Afigura-se, por demais evidente, que o concerto saído com o memorando – troika – se esgota e atingiu o seu fim contractual. A humilhação de um PAÍS não pode chegar ao ponto de autorizar uma política de total “terra queimada” onde, das cinzas se produzirá “riqueza” de sobrevivência – já se apregoa o regresso ao cultivo de subsistência –; onde, os salários abaixo de um limiar aceitável seja argumento de competitividade empresarial; onde a falácia argumentativa da dívida soberana seja o “mal” a esconjurar. Neste item é bom recordar que tem aumentado e não diminuído; é bom recordar que não é certo que nos possamos financiar nos “mercados” seja em que data for – não produzimos riqueza, nunca poderemos ter crédito. E a formulação desta hipótese talvez nos permita uma resposta à pergunta que deixei velada e em suspenso: E agora? E depois?

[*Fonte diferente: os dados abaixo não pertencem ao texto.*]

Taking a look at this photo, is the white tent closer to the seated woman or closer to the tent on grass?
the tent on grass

Os termos do dilema político que vivemos indicam-nos os adversários prováveis ou possíveis da sociedade civil que, de momento, está branda, discreta, fazendo ou parecendo fazer o jogo partidário de rotina, “bom aluno” da troika; mas terá a sua palavra a dizer; e essa palavra, o meu grande receio, é que seja de revolta contra o sistema partidário democrático por os considerarem instalados, confortáveis, imobilistas.

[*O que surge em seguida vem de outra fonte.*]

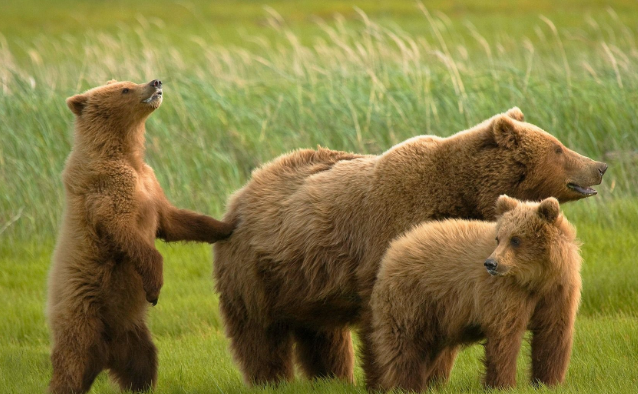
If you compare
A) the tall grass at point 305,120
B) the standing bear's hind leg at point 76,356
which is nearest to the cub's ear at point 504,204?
the standing bear's hind leg at point 76,356

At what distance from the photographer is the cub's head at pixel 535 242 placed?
17.1ft

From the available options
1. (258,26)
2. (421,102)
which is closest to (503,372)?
(421,102)

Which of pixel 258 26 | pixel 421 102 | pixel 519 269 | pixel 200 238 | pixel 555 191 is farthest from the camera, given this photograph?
pixel 258 26

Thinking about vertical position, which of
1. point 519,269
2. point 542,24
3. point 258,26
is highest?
point 519,269

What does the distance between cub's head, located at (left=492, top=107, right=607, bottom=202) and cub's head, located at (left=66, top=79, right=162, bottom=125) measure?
252 cm

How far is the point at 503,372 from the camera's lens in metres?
5.27

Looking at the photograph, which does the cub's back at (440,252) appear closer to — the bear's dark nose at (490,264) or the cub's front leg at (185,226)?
the bear's dark nose at (490,264)

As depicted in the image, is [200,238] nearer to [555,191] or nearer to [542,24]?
[555,191]

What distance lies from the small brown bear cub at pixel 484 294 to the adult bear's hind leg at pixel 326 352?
112 cm

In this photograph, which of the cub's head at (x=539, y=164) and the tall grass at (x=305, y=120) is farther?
the tall grass at (x=305, y=120)

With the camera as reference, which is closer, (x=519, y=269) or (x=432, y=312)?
(x=519, y=269)

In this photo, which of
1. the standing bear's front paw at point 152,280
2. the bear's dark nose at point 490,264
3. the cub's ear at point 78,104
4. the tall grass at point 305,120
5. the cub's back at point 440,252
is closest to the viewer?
the bear's dark nose at point 490,264

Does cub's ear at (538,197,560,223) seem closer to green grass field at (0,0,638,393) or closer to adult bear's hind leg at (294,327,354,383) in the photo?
adult bear's hind leg at (294,327,354,383)

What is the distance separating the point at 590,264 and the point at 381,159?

Decerto. Nunca nenhum credor deseja que o devedor não tenha condições para solver os seus compromissos. Razão pela qual digo que configura crime social, o Governo orientar toda a sua política numa perspectiva de empobrecimento material, anímico, do seu povo; é crime social a destruição do tecido empresarial; é crime social a obsessão pelo subsistema financeiro, sector que só se torna interessante se fundamentado num sistema económico saudável; é crime social subverter a realidade.